PETERSON AIR FORCE BASE, Colo --

Having lived in Colorado Springs for 13 years, I’m sad I was uneducated on what military bases were located here and what their significance was to this city and for our protection.

 

My only experience and interaction with the Air Force and military started in January 2018, when I was hired as a contract writer for the 21st Space Wing Public Affairs office.

 

Since starting, I’ve had the privilege to explore Peterson Air Force Base, visit Schriever Air Force Base and recently I was given the opportunity to take a full industrial area tour of Cheyenne Mountain Air Force Station — home of Northern American Aerospace Defense Command and U.S. North Command’s Alternate Command Center and the U.S. Strategic Command’s Missile Warning Center.

 

In August, I tagged along with my colleagues to document with pictures and videos the inside of the granite mountain. Not everyone is lucky enough to get this opportunity, since tours of CMAFS are not open to the public.

 

I left the tour flabbergasted and a little upset that I, someone who claims to know a decent amount about Colorado Springs, the city I was practically raised in, had no idea what goes on 20 minutes down the road from me.

 

With our hard hats on and cameras and lights ready, it felt as if my PA group was on a secret mission walking through one of the three impenetrable blast doors to enter into 5 acres worth of large man-made tunnels, built underneath 2,000 feet of granite.

 

As we paced through the tour, it was hard not to notice the amount of extreme detail and precision that went into building this station, which became fully operational as the NORAD Command Combat Operations Center in 1967.

 

More than 1,300 giant springs — weighing in at 1,000 lbs. each — are lined up in rows to hold up the 15 buildings, 12 of which are three stories tall. Many of its rooms are filled with large pipes, which help support its power plant, heating and cooling system and water supply.

 

The springs are used to prevent seismic shock from damaging CMAFS during an attack, and the blast valves can prevent shock wave from entering the station.

 

CMAFS also has filters for its combustion and personnel air systems to prevent lethal airborne agents.

 

One of the most unexpected and interesting parts of the tour was seeing and learning about the three reservoirs inside the mountain.

 

The three reservoirs include a diesel fuel reservoir, a drinking water reservoir and an industrial reservoir.

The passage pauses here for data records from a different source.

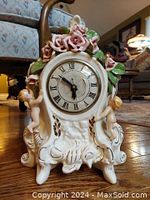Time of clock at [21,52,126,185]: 5:51
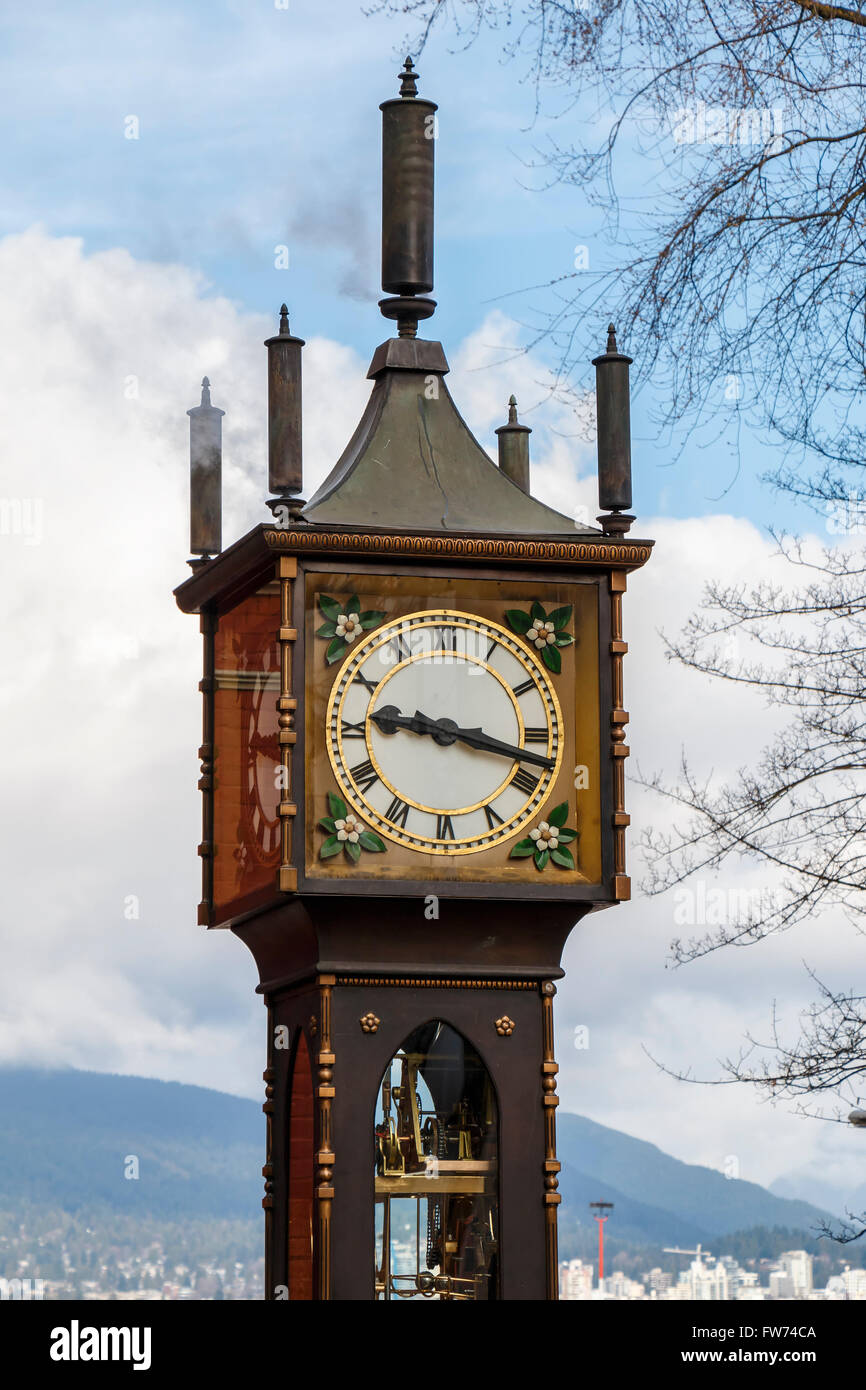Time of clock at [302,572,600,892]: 9:17
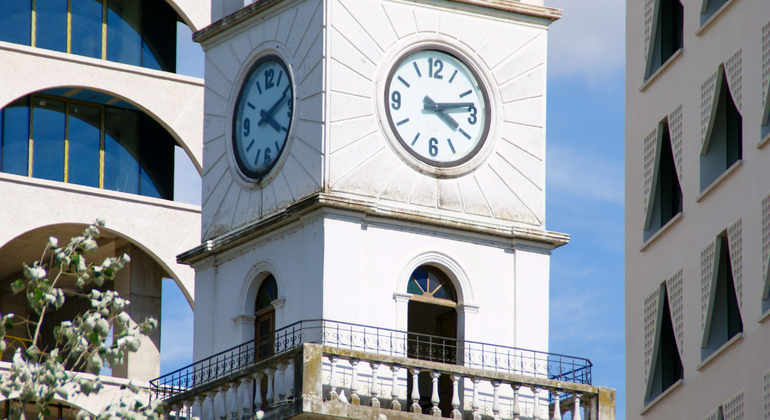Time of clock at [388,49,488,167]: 4:13
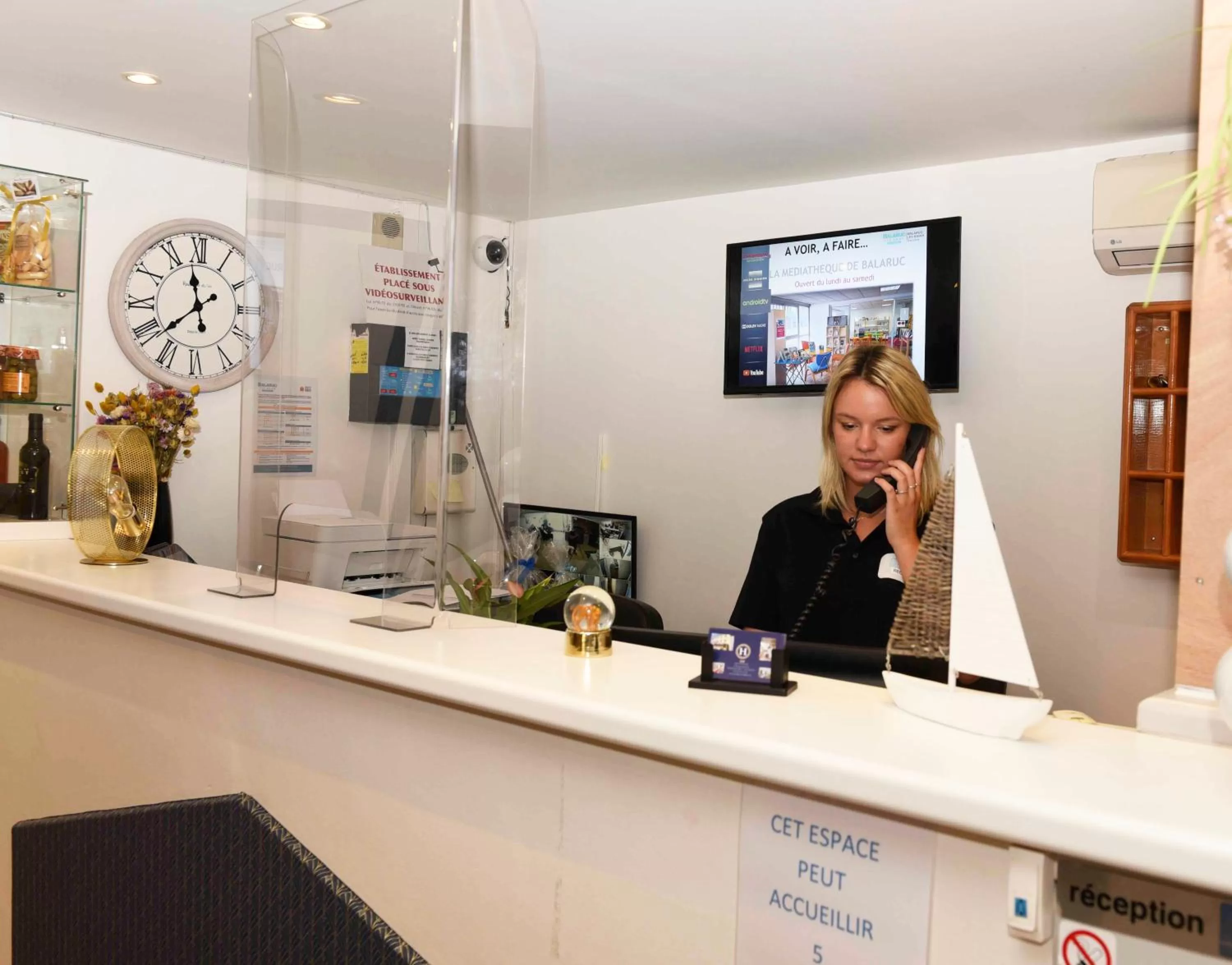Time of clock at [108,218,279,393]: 11:38
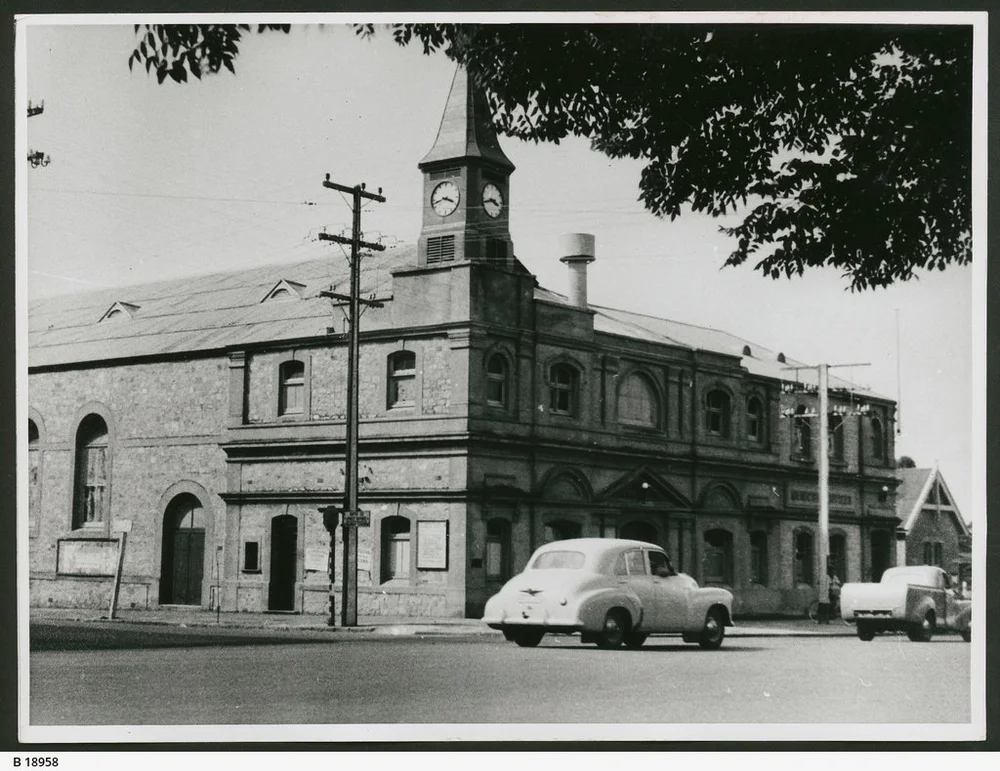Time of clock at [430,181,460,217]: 3:42
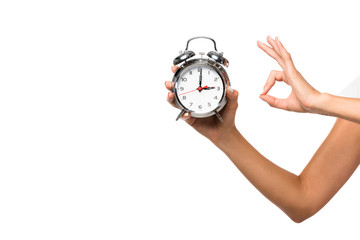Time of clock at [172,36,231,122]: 3:00
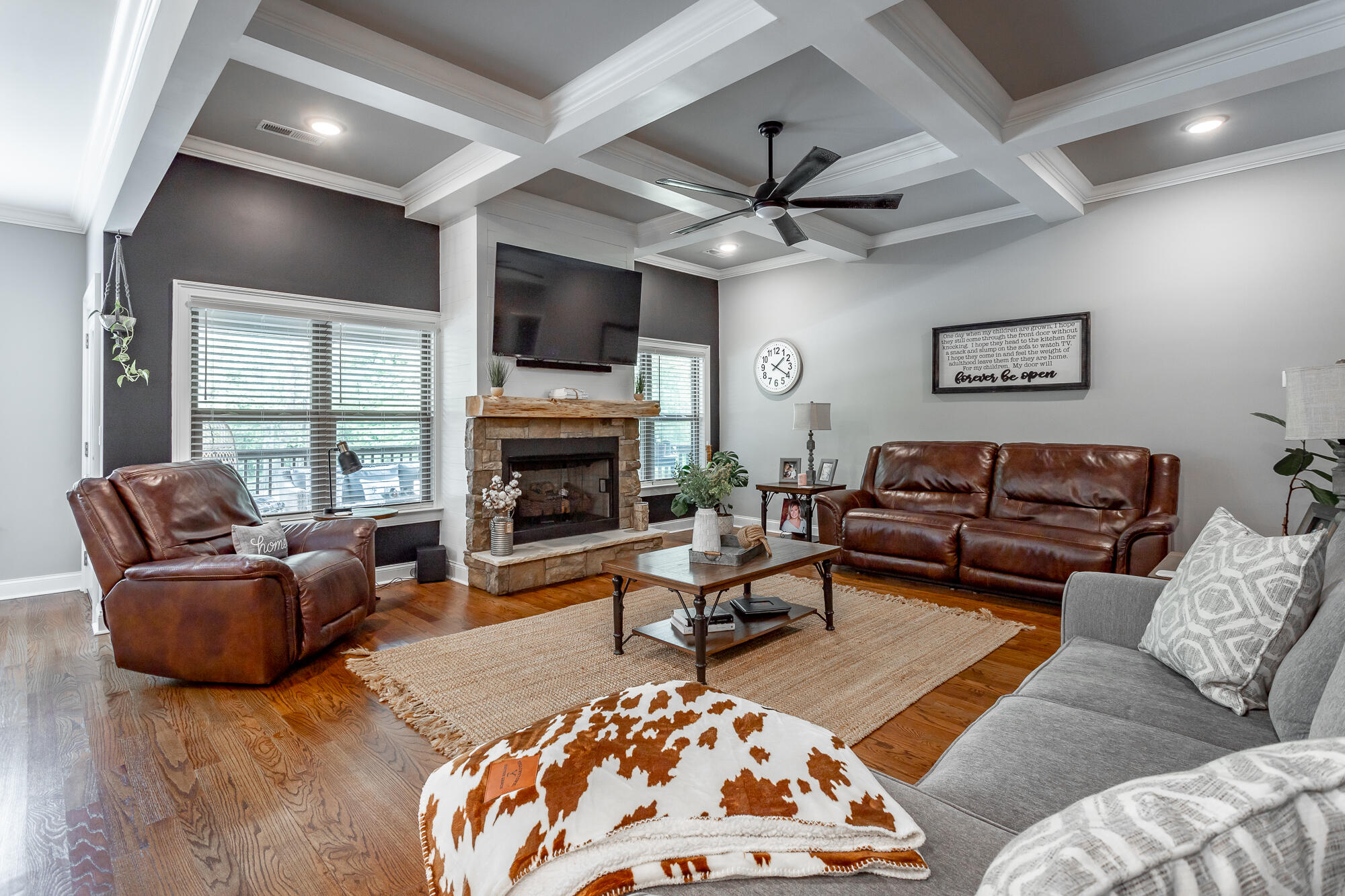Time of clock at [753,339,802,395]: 1:20
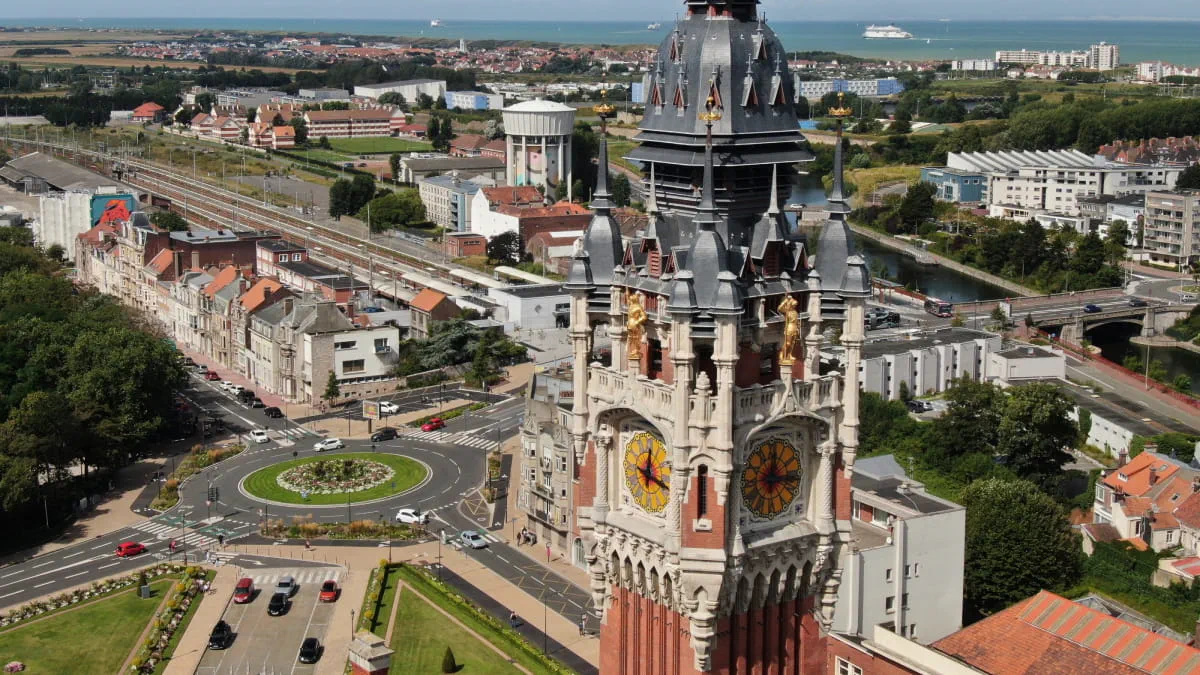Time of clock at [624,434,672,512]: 12:18
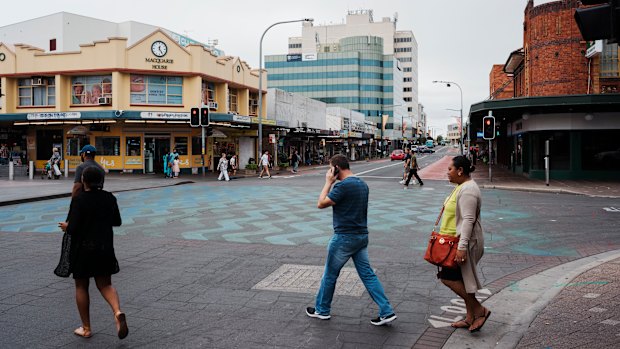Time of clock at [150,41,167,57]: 12:24
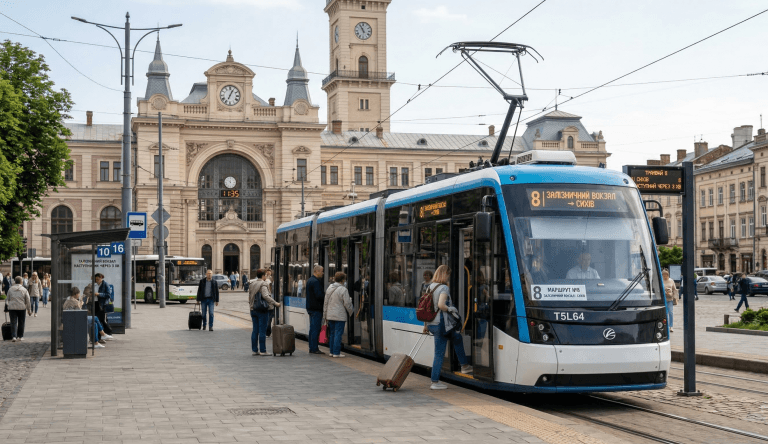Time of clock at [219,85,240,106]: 7:04
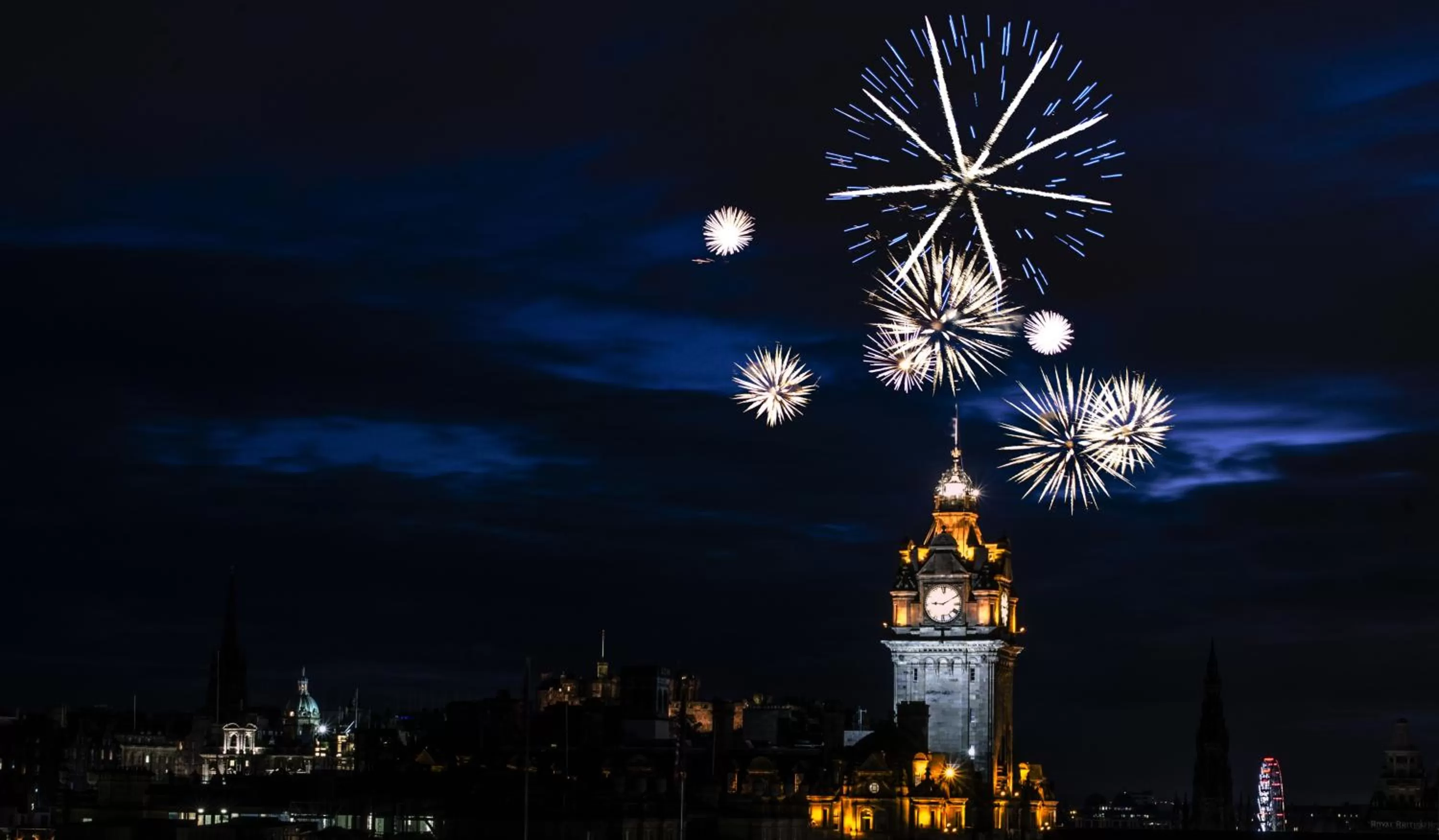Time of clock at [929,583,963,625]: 9:10
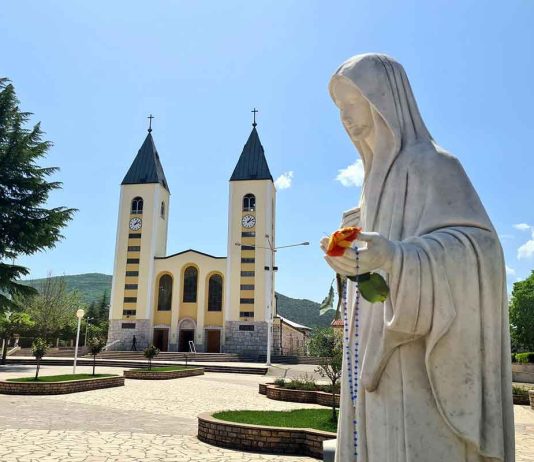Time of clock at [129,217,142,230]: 1:11
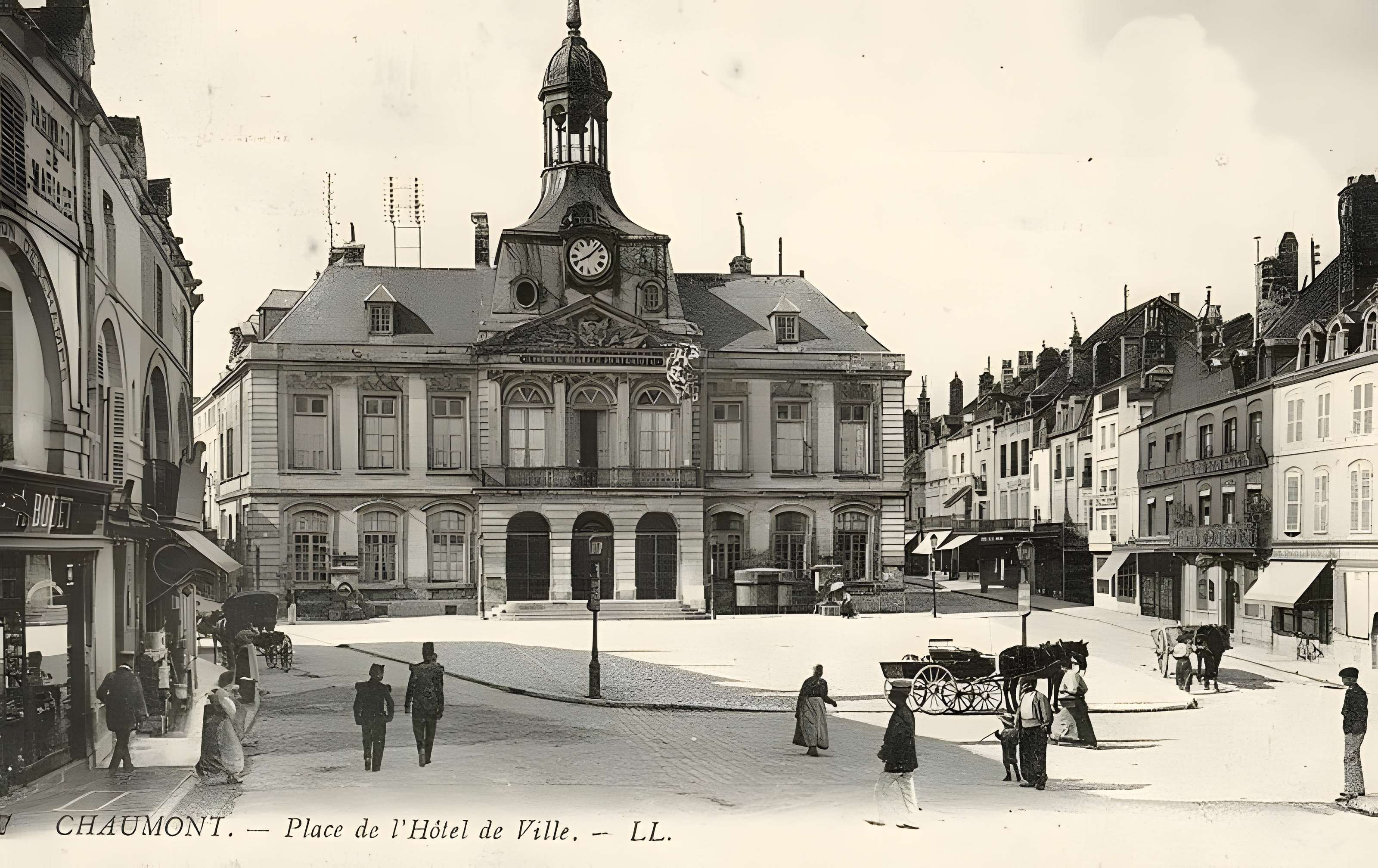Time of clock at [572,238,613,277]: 8:07
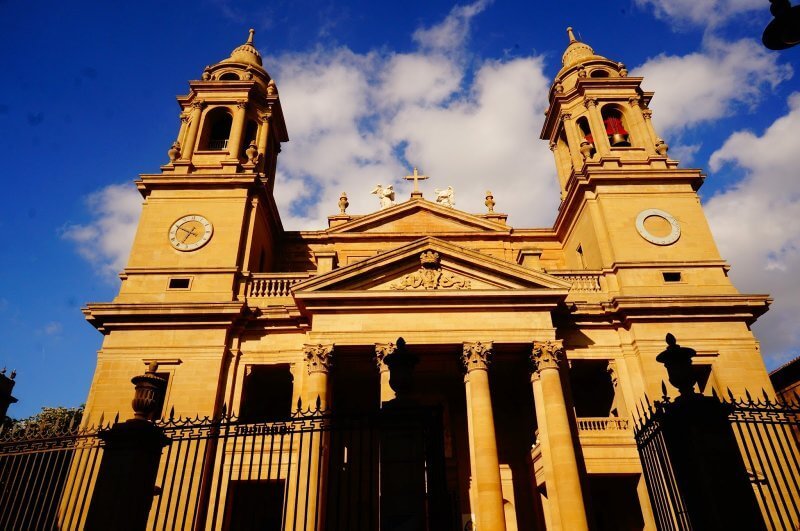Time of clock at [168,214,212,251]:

Between the three, these reservoirs can store more than 4.5 million gallons.

 

These reservoirs are used as cooling systems and to provide water for CMAFS for various uses.

 

Another part of the tour included walking past the diesel generator, which serves as a backup power source for the station. Outside of the mountain, CMAFS also houses a newly rebuilt fire station.

 

Being able to walk through what was created during the Cold War era, and to see history before my eyes was an experience I’ve added to my knowledge of Colorado Springs, and I hope more people like me, whether natives or from another state, will have the chance to learn just as much about CMAFS.